Spatial reasoning question data:
--------------------------------

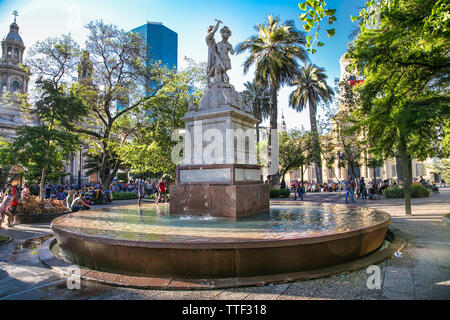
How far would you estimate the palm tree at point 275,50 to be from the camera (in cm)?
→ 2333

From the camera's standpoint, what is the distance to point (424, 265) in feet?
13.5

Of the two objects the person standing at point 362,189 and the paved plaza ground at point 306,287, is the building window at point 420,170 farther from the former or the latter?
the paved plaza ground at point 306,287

--------------------------------

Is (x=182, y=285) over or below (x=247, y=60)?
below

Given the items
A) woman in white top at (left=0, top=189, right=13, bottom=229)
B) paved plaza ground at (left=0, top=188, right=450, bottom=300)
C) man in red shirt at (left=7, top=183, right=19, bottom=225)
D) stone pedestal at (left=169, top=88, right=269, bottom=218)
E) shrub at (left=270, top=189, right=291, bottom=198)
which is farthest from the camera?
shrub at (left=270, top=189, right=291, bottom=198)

--------------------------------

* [Problem details]:
Count the lines of the material that contain the string "shrub", treating uppercase and lowercase as different, and reply with that number alone.

* [Result for this exercise]:
2